CRAIG CLOKE was in tears when Whites’ fate was sealed after Saturday’s epic at Tonbridge.
Clokey – who must be odds-on favourite to scoop the Player of the Year awards this season – could not believe that his beloved home-town club had sunk to the fourth step of non-league football.
He said: “I was just in shock. This club means a lot to me. I’ve grown up either watching or playing for Dover Athletic – and it was just too much for me when the ref blew his whistle at the end.
“It brought many tears to my eyes. I remember, when I was a kid, watching David Leworthy score goals for fun for us when we were in the Conference. I remember all the big crowds and the buzz of knowing that Dover Athletic were one of the top non league clubs in the country.
“Now we’re in Ryman One – and I was just so gutted because we really believed we had a chance of pulling off a miracle escape.

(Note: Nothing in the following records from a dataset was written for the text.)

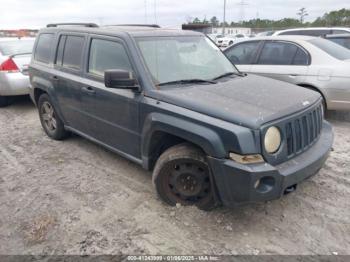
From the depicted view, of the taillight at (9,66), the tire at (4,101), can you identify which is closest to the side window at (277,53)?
the taillight at (9,66)

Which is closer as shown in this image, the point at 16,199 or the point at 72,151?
the point at 16,199

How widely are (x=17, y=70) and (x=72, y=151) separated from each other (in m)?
3.30

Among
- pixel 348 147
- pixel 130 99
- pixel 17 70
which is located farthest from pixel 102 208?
pixel 17 70

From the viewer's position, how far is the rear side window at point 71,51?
14.3ft

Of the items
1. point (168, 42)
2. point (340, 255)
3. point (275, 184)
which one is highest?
point (168, 42)

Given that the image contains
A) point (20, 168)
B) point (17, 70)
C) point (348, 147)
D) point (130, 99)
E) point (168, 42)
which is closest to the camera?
point (130, 99)

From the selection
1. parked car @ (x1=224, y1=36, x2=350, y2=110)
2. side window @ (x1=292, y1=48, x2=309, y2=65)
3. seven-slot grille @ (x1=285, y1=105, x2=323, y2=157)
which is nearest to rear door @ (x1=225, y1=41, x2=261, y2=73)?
parked car @ (x1=224, y1=36, x2=350, y2=110)

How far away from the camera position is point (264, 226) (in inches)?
125

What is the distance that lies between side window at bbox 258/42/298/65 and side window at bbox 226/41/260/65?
0.22m

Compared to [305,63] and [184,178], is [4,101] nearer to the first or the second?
[184,178]

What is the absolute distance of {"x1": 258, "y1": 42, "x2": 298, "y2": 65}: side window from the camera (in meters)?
6.09

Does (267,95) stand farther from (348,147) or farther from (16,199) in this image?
(16,199)

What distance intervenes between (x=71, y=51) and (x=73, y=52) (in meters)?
0.06

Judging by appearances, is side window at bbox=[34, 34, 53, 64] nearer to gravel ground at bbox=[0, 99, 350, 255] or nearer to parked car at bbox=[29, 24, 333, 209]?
parked car at bbox=[29, 24, 333, 209]
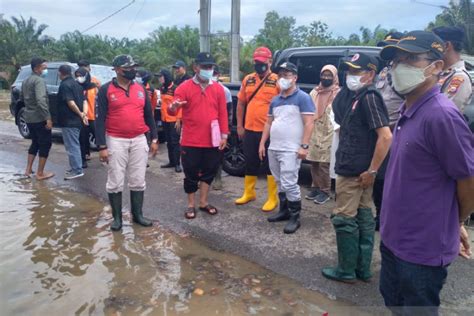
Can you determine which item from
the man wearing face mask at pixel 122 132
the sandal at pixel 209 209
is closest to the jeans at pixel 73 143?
the man wearing face mask at pixel 122 132

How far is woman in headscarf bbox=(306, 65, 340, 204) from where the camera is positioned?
5.21m

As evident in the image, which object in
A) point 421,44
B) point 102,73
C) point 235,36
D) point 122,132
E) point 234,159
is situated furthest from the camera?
point 235,36

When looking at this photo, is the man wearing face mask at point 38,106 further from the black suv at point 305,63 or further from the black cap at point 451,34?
the black cap at point 451,34

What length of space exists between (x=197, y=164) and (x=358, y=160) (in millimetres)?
2247

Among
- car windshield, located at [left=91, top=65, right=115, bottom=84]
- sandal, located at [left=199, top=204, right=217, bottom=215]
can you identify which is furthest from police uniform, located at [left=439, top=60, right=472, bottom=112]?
car windshield, located at [left=91, top=65, right=115, bottom=84]

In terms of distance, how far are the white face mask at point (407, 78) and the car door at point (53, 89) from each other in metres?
8.34

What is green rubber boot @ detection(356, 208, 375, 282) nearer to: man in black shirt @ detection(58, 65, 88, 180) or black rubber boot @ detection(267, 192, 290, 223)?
black rubber boot @ detection(267, 192, 290, 223)

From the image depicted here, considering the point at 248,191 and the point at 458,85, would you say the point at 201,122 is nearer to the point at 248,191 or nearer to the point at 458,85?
the point at 248,191

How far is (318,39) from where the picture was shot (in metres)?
35.4

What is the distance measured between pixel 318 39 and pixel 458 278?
34.3 metres

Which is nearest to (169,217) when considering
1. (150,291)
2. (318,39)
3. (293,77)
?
(150,291)

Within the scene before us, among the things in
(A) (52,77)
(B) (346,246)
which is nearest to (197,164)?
(B) (346,246)

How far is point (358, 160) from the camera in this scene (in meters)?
3.12

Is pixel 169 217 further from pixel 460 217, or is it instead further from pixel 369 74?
pixel 460 217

“I just stood there crying and didn’t want to go back to the dressing rooms. I waited outside for a while with the Dover fans, who have been brilliant this season. Braz (Daniel Braithwaite) put his arm around me and consoled me – as I’m just a young lad.
“For me Dover Athletic means everything. I am a Dover boy and have come through the ranks. To see us drop down three divisions is heartbreaking.”
However, Clokey insists that the mood in the dressing room is a united one and the message from the players to the fans is – “We’ll be giving everything we’ve got to get Dover Athletic promoted next season.”
You could have heard a pin drop in the Whites changing room immediately after the match. The great fight was over after a brave effort since January to claw back a 15-point gap.
Ultimately, it proved too big a challenge for the young players.
Yet Clokey, who is still just 20 himself, said: “We were soon talking about next season and pre-season. The lads cannot wait for the summer and to get back into pre-season training. We want to right the wrongs of this season and give it a real good go at getting us back into the Premier Division.
“But, to be honest, we want to take the club higher than just the Premier. We want to take Dover all the way back up to where it should be, which is the Conference.”
The Whites kid has ambitions to play in the Football League but is happily committed to Dover’s cause next season. He believes his best chance of playing at the highest possible level will lie in helping Whites to promotion next season and the season after that.
Ideally, he would love to be playing Conference football with Dover in a few seasons, when he will still only be 23.
With that experience under his belt, he will be a much better player. And, although it seems a million miles away at the moment, it is possible.
He said: “There are always scouts watching, even at this level. I just want to go out there and help Dover Athletic. I am a Dover fan. If a big club comes in for me, then of course I’d have to look at it. I’d hope no-one would stand in my way but I wouldn’t just leave to go to another non-league club.
“I’d like to stay and help Dover get all the way back up the leagues. It can certainly be done and, with the board we have at the club now, it’s more possible than perhaps it was last year.
“The directors of the past regime have come in for a bit of stick but ultimately it’s us players who are responsible for the position we’re in.
“Although I must say Clive has made a big difference. He is such a legend and helped my game enormously over the years I’ve known him. He makes you work harder and go that extra yard for him. That is often the difference between winning and losing. He’s a great manager.”
Clokey was also moved by the tributes to Paul Sykes, who sadly passed away last Tuesday evening at the age of 28 after collapsing during Folkestone’s Kent Senior Cup semi-final against Margate.
The Dover fans chanted “Syko’s” name at Tonbridge throughout Saturday’s game – and that moved the Whites defender.
He said: “What happened to Syko puts everything in context. When the Dover fans were chanting his name, it really moved me. It was, I guess, a moving day all round. But Syko is a huge loss to Kent football. He was a real blood and guts kind of player and was superb.
“I knew him personally and he had a big influence on my career. When I first got into the first-team squad, Syko was here and I got to know him a bit from being on the bench with him. He used to give me many tips that would help me when I started games for the club.
“He definitely taught me a lot and the atmosphere has been a bit down this week as most of the lads knew him well. Syko was a hero at Dover and he has a lot of friends over here.
“We were all gutted when we heard about it and just hope we can make the Kent Senior Cup final against Margate a fitting memorial for him.”